Polícia Civil elucida 83% dos casos de feminicídio

A Delegacia de Homicídios realizou um estudo que mostra que a maioria dos casos envolvendo assassinato de mulheres, o chamado feminicídio (Lei nº 13.104/15), foi esclarecida. Dos 47 feminicídios na capital fluminense analisados entre março de 2015 e março de 2016, 83% foram resolvidos. O percentual de resolução é alto também na Baixada Fluminense (55%) e em Niterói e São Gonçalo (56%).

Nas três regiões, outro aspecto em comum é que a maioria dos casos só é resolvida pela investigação policial, enquanto uma menor parte envolve flagrantes. Para o estudo, foi necessário separar as mortes causadas por violência urbana, por exemplo, daquelas que realmente caracterizassem o feminicídio, decorrente da violência doméstica e familiar, ou discriminação e desprezo à condição de mulher.

A pesquisa também aponta que, dos 132 assassinatos de mulheres investigados pelas delegacias de homicídios da capital e de Niterói e São Gonçalo em um período de um ano, 63 deles (ou 48%) foram considerados quando a vítima é morta devido à sua condição de sexo feminino.

A pesquisa
O estudo foi realizado pela delegada Marcela Ortiz, da Delegacia de Homicídios (DH), e avaliou casos referentes a 2015 e 2016, quando completou um ano da entrada em vigor da lei que alterou o Código Penal para prever o feminicídio como circunstância qualificadora do homicídio, incluindo o crime no rol dos hediondos, com pena de 12 a 30 anos de prisão.

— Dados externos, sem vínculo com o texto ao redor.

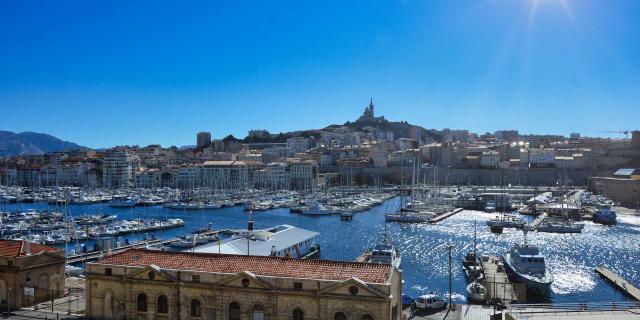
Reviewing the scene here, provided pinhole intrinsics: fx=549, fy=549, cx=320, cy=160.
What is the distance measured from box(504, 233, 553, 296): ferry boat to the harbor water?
92 cm

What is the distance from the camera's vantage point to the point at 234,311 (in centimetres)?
1594

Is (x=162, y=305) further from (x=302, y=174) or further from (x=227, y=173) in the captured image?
(x=227, y=173)

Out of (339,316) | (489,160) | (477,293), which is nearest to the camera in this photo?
(339,316)

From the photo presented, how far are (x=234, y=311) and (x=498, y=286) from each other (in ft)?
52.0

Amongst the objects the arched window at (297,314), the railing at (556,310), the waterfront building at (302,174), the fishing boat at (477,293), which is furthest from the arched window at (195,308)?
the waterfront building at (302,174)

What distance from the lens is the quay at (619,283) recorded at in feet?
91.7

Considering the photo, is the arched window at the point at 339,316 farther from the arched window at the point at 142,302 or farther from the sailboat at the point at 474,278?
the sailboat at the point at 474,278

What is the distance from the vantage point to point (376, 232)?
2068 inches

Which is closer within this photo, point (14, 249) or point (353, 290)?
point (353, 290)

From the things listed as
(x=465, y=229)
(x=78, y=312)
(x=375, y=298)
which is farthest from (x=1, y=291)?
(x=465, y=229)

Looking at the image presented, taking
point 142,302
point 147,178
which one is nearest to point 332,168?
point 147,178

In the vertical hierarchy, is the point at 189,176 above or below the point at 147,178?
above

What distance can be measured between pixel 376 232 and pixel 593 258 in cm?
1942

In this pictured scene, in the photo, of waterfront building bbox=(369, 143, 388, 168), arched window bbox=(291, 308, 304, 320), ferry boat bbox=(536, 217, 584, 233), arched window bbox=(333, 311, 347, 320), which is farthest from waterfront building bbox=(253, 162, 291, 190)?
arched window bbox=(333, 311, 347, 320)
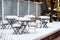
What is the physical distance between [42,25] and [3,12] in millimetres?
2141

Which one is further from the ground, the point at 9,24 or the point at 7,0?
the point at 7,0

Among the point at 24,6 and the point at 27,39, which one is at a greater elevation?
the point at 24,6

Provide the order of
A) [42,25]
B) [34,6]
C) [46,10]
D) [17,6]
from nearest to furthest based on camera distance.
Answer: [42,25]
[17,6]
[34,6]
[46,10]

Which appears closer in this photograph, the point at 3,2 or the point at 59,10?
the point at 3,2

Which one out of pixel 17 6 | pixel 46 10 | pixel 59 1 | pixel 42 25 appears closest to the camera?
pixel 42 25

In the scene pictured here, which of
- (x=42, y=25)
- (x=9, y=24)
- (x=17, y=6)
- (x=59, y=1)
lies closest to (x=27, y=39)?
(x=9, y=24)

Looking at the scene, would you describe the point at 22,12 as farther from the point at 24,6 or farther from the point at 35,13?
the point at 35,13

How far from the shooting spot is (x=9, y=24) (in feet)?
32.7

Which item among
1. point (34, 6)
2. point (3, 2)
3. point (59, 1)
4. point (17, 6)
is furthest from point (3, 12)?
point (59, 1)

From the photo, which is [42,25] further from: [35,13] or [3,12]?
[35,13]

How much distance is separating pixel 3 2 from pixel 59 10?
18.1 ft

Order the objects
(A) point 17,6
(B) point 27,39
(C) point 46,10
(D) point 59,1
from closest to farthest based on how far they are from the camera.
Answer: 1. (B) point 27,39
2. (A) point 17,6
3. (C) point 46,10
4. (D) point 59,1

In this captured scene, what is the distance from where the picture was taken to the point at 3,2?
11.3 m

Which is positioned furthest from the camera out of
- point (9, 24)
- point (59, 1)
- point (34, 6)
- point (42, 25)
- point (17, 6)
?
point (59, 1)
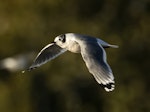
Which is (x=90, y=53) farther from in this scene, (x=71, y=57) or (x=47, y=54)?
(x=71, y=57)

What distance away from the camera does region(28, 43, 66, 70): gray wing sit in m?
4.04

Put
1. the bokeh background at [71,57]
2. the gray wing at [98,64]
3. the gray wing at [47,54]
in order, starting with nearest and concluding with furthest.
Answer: the gray wing at [98,64], the gray wing at [47,54], the bokeh background at [71,57]

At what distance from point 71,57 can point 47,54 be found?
3.92 m

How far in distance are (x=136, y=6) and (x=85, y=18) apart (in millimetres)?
506

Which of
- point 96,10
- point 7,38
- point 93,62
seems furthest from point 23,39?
point 93,62

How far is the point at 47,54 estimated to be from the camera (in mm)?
4055

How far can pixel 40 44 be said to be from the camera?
805 cm

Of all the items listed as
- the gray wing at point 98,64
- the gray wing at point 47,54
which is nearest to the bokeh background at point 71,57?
the gray wing at point 47,54

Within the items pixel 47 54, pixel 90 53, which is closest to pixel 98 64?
pixel 90 53

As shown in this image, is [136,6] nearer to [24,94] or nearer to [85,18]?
[85,18]

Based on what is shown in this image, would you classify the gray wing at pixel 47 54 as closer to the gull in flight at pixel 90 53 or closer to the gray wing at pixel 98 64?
the gull in flight at pixel 90 53

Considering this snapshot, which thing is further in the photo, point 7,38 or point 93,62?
point 7,38

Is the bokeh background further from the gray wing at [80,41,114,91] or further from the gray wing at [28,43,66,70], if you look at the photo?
the gray wing at [80,41,114,91]

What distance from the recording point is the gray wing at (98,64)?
11.4ft
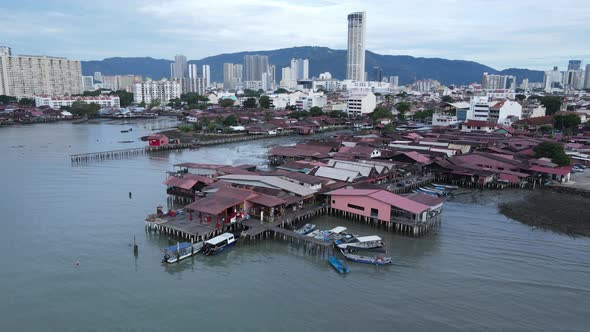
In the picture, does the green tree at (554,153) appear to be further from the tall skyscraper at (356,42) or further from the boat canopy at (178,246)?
the tall skyscraper at (356,42)

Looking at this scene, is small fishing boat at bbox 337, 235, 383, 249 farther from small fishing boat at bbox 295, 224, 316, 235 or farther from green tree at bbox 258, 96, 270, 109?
green tree at bbox 258, 96, 270, 109

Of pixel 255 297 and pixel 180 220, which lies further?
pixel 180 220

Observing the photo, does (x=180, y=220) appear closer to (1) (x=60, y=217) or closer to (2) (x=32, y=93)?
(1) (x=60, y=217)

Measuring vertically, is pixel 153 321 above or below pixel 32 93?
below

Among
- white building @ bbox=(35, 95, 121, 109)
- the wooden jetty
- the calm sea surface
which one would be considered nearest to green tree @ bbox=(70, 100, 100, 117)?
white building @ bbox=(35, 95, 121, 109)

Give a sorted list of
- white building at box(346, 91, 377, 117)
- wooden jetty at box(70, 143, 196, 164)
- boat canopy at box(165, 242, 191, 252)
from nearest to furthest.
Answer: boat canopy at box(165, 242, 191, 252)
wooden jetty at box(70, 143, 196, 164)
white building at box(346, 91, 377, 117)

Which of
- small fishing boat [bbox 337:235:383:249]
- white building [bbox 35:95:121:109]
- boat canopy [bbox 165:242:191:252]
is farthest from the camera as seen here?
white building [bbox 35:95:121:109]

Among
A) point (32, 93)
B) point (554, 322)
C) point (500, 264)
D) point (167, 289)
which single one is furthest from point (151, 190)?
point (32, 93)
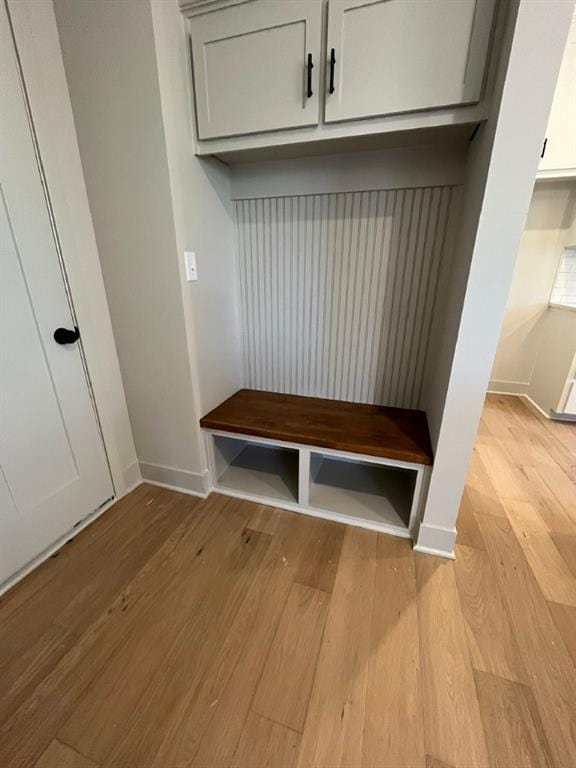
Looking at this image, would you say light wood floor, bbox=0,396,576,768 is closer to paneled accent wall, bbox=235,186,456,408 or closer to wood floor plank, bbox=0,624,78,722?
wood floor plank, bbox=0,624,78,722

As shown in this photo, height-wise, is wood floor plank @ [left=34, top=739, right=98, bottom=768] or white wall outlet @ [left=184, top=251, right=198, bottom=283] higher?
white wall outlet @ [left=184, top=251, right=198, bottom=283]

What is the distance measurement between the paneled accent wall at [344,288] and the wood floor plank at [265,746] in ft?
4.79

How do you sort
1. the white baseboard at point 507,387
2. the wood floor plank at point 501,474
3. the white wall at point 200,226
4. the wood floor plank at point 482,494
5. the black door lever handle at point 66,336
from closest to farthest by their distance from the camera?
the white wall at point 200,226 → the black door lever handle at point 66,336 → the wood floor plank at point 482,494 → the wood floor plank at point 501,474 → the white baseboard at point 507,387

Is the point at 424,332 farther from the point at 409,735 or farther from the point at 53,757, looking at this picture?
the point at 53,757

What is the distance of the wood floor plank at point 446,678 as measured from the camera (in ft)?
2.85

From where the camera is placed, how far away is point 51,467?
145cm

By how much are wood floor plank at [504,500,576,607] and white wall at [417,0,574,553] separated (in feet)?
1.27

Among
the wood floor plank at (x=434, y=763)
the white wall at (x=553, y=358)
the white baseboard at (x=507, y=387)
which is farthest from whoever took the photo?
the white baseboard at (x=507, y=387)

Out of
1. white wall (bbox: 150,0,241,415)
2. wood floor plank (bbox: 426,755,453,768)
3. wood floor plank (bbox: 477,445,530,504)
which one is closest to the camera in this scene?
wood floor plank (bbox: 426,755,453,768)

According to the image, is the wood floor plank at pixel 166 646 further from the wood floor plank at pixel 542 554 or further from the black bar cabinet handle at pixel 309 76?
the black bar cabinet handle at pixel 309 76

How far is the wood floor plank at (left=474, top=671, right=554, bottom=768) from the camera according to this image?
0.85m

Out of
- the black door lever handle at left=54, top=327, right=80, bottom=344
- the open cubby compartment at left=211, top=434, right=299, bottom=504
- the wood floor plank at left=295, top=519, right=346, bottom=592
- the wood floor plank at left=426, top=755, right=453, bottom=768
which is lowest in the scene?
the wood floor plank at left=295, top=519, right=346, bottom=592

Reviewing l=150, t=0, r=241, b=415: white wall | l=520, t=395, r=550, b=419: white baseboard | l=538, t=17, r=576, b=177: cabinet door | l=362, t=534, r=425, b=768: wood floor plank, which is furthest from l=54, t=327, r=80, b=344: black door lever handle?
l=520, t=395, r=550, b=419: white baseboard

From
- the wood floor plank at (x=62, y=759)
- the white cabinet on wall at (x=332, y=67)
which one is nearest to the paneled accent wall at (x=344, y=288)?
the white cabinet on wall at (x=332, y=67)
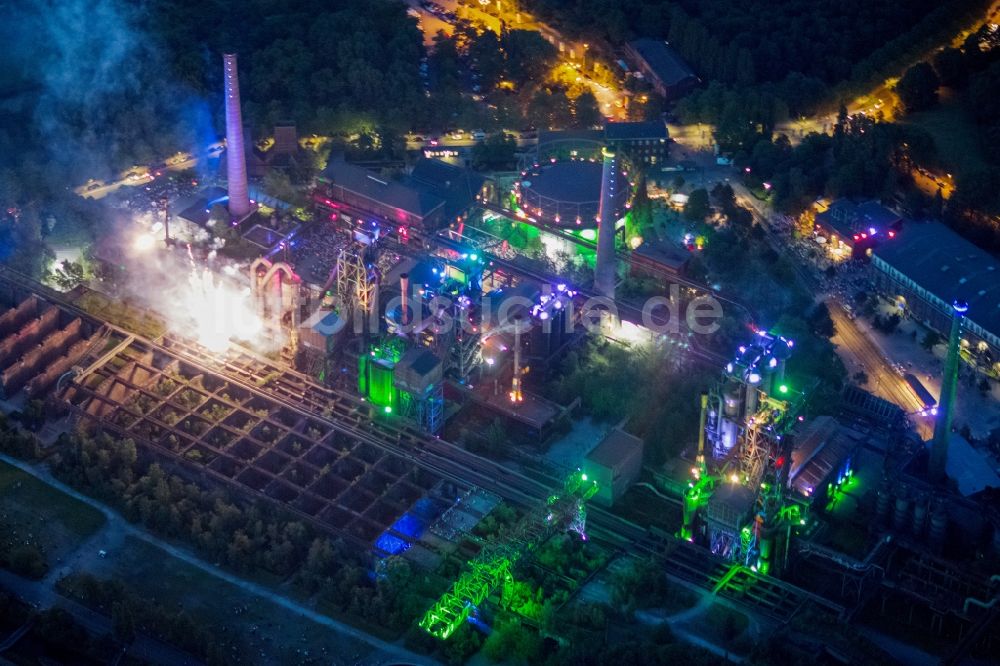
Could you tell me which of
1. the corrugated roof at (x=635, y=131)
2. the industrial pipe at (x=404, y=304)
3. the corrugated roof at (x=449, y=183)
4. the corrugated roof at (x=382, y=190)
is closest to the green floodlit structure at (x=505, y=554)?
the industrial pipe at (x=404, y=304)

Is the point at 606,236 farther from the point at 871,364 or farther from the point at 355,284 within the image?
the point at 871,364

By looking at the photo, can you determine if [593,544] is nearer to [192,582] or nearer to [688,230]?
[192,582]

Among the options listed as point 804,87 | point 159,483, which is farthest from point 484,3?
point 159,483

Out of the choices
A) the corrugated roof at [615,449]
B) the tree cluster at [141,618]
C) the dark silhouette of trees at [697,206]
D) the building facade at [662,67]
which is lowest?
the tree cluster at [141,618]

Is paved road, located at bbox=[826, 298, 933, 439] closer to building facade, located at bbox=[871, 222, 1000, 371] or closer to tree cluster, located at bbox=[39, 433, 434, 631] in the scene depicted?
building facade, located at bbox=[871, 222, 1000, 371]

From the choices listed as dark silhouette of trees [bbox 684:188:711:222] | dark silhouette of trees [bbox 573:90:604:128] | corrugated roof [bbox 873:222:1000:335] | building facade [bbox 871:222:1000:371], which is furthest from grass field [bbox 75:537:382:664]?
dark silhouette of trees [bbox 573:90:604:128]

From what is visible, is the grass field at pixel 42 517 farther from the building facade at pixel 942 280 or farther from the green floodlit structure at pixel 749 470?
the building facade at pixel 942 280

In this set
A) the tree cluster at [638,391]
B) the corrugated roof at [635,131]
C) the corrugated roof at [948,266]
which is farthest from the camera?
the corrugated roof at [635,131]
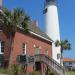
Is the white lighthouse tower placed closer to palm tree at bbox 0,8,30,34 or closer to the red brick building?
the red brick building

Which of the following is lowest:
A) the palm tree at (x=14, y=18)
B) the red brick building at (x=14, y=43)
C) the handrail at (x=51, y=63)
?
the handrail at (x=51, y=63)

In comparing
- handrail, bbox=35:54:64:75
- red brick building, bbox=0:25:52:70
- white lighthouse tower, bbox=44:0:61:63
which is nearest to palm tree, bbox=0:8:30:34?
red brick building, bbox=0:25:52:70

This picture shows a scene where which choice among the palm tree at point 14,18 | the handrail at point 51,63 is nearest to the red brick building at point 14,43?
the palm tree at point 14,18

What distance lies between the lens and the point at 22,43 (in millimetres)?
36406

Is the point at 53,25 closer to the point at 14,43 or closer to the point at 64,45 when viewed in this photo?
the point at 64,45

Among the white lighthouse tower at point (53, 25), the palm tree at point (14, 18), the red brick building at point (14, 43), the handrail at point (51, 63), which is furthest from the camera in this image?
the white lighthouse tower at point (53, 25)

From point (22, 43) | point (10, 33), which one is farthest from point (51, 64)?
point (10, 33)

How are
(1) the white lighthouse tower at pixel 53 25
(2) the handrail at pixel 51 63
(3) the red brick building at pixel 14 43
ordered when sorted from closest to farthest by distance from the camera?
(3) the red brick building at pixel 14 43, (2) the handrail at pixel 51 63, (1) the white lighthouse tower at pixel 53 25

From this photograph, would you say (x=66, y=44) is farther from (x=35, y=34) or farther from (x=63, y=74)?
(x=63, y=74)

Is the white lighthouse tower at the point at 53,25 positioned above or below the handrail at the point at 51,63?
above

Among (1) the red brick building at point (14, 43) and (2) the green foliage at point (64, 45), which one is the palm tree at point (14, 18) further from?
(2) the green foliage at point (64, 45)

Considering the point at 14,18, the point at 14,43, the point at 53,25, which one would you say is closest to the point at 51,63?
the point at 14,43

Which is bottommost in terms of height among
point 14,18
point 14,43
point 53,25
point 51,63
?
point 51,63

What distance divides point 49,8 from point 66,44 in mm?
8474
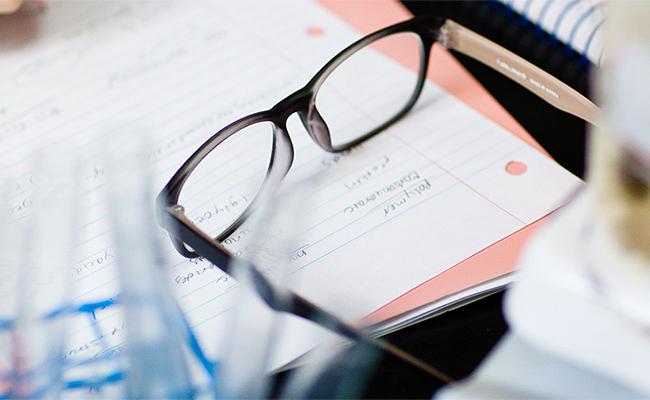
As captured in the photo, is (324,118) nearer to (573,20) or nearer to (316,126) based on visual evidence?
(316,126)

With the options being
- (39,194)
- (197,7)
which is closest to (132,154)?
(39,194)

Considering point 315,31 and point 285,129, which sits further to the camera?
point 315,31

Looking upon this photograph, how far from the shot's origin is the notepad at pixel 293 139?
1.19 feet

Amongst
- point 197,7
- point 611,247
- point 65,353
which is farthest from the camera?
point 197,7

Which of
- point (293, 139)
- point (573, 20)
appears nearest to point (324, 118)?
point (293, 139)

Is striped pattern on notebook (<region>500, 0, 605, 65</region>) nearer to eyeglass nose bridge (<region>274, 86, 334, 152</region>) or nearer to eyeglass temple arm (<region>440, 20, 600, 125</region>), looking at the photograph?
eyeglass temple arm (<region>440, 20, 600, 125</region>)

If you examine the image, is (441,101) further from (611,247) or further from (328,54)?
(611,247)

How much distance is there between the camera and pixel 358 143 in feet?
1.44

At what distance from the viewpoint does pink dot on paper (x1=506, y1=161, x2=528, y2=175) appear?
16.2 inches

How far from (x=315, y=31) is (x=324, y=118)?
8 cm

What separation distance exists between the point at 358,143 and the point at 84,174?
14 cm

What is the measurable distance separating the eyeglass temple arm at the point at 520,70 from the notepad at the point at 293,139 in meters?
0.03

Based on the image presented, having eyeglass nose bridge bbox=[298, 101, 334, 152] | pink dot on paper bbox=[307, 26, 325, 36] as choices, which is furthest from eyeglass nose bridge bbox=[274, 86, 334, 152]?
pink dot on paper bbox=[307, 26, 325, 36]

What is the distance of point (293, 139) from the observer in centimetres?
44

“A sociedade como um todo precisa ter consciência de que esta é uma questão muito mais ampla, é um aspecto cultural. Este tipo de crime é fruto de machismo que ainda está enraizado na nossa cultura. Não haverá impunidade, mas é preciso ser combatido também com políticas sociais, para atingir a nossa forma de pensar, para que determinadas mentalidades sejam mudadas de uma vez por todas”, disse a delegada.

PM capacita agentes para crimes contra a mulher
Quarenta e cinco policiais femininas de Unidades Operacionais da Polícia Militar estão sendo capacitadas para repassar o conhecimento à tropa que atende às ocorrências que envolvam a mulher como vítima nas ruas. Além disso, ajudam a interpretar a atualização da Lei Maria da Penha, a nova lei do estupro, feminicídio, o assédio sexual e a importunação ofensiva ao pudor.

No último trimestre, as ocorrências de crime contra a mulher superaram o primeiro lugar no número de ligações de chamadas para a Central 190, que era perturbação ao sossego. Foram 28.372 acionamentos para crimes contra mulher nos meses de dezembro, janeiro e fevereiro, já para perturbação do sossego totalizaram 28.357. Esses números demonstram a importância da maior capacitação dos policiais militares com instruções e a interpretação atualizada da legislação, de acordo com a Política Nacional de Enfrentamento à Violência contra as Mulheres.

O programa teve início em junho de 2016 e, desde então, já contou com palestras sobre violência doméstica e familiar com a Promotora de Justiça Lucia Aloizio, sobre o Dossiê Mulher com a major Claudia Orlinda do Instituto de Segurança Pública (ISP), além de um Seminário Internacional de Violência de Gênero da Escola de Magistratura (EMERJ).

“O objetivo do treinamento é permitir que a vítima sinta-se acolhida logo no primeiro atendimento, que é feito pelo policial militar. É um aprimoramento na forma de abordagem, que deve ser diferenciada. Hoje esses casos se tornaram nosso principal acionamento”, declarou o Comandante-Geral, coronel Wolney Dias.